Electronic Simulation of Molecules using Pennylane

Simulation of chemical processes is one of the most promising applications of quantum computers, fields such as drug discovery can use simulations to solve complex problems at a faster rate. We will look at why quantum computers have an advantage over classical computers in the field of molecular simulation and look at an example of simulation of $$H_2$$ using Pennylane’s qchem library.

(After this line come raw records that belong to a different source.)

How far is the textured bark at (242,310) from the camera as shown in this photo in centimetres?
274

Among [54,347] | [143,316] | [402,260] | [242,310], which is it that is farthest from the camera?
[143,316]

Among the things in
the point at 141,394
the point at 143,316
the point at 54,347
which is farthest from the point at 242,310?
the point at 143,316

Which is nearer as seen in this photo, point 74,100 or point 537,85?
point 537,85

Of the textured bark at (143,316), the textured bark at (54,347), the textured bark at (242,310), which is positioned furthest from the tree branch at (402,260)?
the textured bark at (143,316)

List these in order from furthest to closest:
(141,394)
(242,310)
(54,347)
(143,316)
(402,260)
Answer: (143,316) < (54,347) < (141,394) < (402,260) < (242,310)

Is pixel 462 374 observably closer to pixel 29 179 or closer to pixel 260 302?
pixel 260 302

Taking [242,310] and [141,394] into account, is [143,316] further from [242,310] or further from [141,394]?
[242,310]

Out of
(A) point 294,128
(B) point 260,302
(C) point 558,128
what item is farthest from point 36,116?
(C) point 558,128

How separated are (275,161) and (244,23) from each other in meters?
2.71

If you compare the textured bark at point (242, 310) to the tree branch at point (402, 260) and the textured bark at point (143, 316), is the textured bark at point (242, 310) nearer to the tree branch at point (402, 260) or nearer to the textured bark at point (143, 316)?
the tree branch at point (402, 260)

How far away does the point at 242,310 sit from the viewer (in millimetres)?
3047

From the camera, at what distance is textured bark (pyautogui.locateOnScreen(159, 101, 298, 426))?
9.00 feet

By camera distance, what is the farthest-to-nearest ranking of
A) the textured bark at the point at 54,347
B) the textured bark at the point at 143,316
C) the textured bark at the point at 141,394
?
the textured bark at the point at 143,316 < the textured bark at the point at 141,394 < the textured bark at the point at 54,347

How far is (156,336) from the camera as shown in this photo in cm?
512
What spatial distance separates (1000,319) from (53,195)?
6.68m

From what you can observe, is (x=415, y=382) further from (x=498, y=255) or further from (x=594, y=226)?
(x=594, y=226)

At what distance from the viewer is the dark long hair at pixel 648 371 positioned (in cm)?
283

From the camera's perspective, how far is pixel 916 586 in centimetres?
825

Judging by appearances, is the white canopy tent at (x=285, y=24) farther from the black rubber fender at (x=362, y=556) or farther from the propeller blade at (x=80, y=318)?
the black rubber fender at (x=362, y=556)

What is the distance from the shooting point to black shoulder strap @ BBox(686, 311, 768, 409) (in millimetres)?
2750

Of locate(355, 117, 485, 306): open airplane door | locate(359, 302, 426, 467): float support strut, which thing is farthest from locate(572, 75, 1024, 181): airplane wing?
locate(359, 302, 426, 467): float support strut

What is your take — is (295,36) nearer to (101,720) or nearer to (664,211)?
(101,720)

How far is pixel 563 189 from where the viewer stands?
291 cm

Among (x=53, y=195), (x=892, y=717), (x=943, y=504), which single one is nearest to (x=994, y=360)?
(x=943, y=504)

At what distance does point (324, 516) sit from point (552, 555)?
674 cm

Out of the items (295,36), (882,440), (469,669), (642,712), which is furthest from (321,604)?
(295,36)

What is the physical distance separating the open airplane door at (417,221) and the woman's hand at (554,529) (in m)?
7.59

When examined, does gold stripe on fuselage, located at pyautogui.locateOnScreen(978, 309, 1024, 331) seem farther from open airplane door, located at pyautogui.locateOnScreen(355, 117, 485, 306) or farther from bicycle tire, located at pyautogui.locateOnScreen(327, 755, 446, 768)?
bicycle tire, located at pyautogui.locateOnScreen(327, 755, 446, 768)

Quantum Nature of Universe

Since the dawn of quantum mechanics, it is known that the systems present in our universe, and the universe itself are quantum in nature. It can be established that since classical mechanics worked well for us for centuries, it is a good approximation on a larger scale for our universe, as things went to a smaller scale, to the molecular level, classical mechanics started to fail. This is what gave rise to quantum mechanics.

If one wants to understand & predict a system that is on a molecular level, one can’t ignore the quantum nature of particles. To achieve precise calculations and construct theories about molecules in any field, quantum mechanics must be used as the basis.

Simulations

Why Simulate?

Simulation of planets for example allows astronomers to calculate the chances of collisions of two different spacial bodies with great accuracy, these calculations are something that can’t be checked by actually conducting the experiment since it’s impossible to replicate the environment in any lab.

Simulating on a computer means that we are able to fully model a system and its dynamics on the computer and obtain the state of the system at any time given its initial state. Simulations are very useful for understanding different aspects of the universe and to test theories without actually conducting the experiment.

Atomic-level Simulations

Similar to large-scale bodies, the experimentation of the behavior of particles on a molecular or atomic scale requires a lot of resources and infrastructure. Observing events on such a small scale, both in terms of space and time is often infeasible. This means that simulation is the only way of testing hypotheses about the behavior of atoms and particles in different scenarios.

It is clear to us that to understand the dynamics of sub-atomic particles in different scenarios, we must simulate them on a computer. But what is the purpose of predicting the behavior?

Confirming Theories

Particle physics is a sub-domain of physics that is trying to understand the sub-atomic particles of an atom and their interactions with each other, helping us model the universe completely. With the ability to predict the behavior of particles accurately, it is easier to test if a theory is correct.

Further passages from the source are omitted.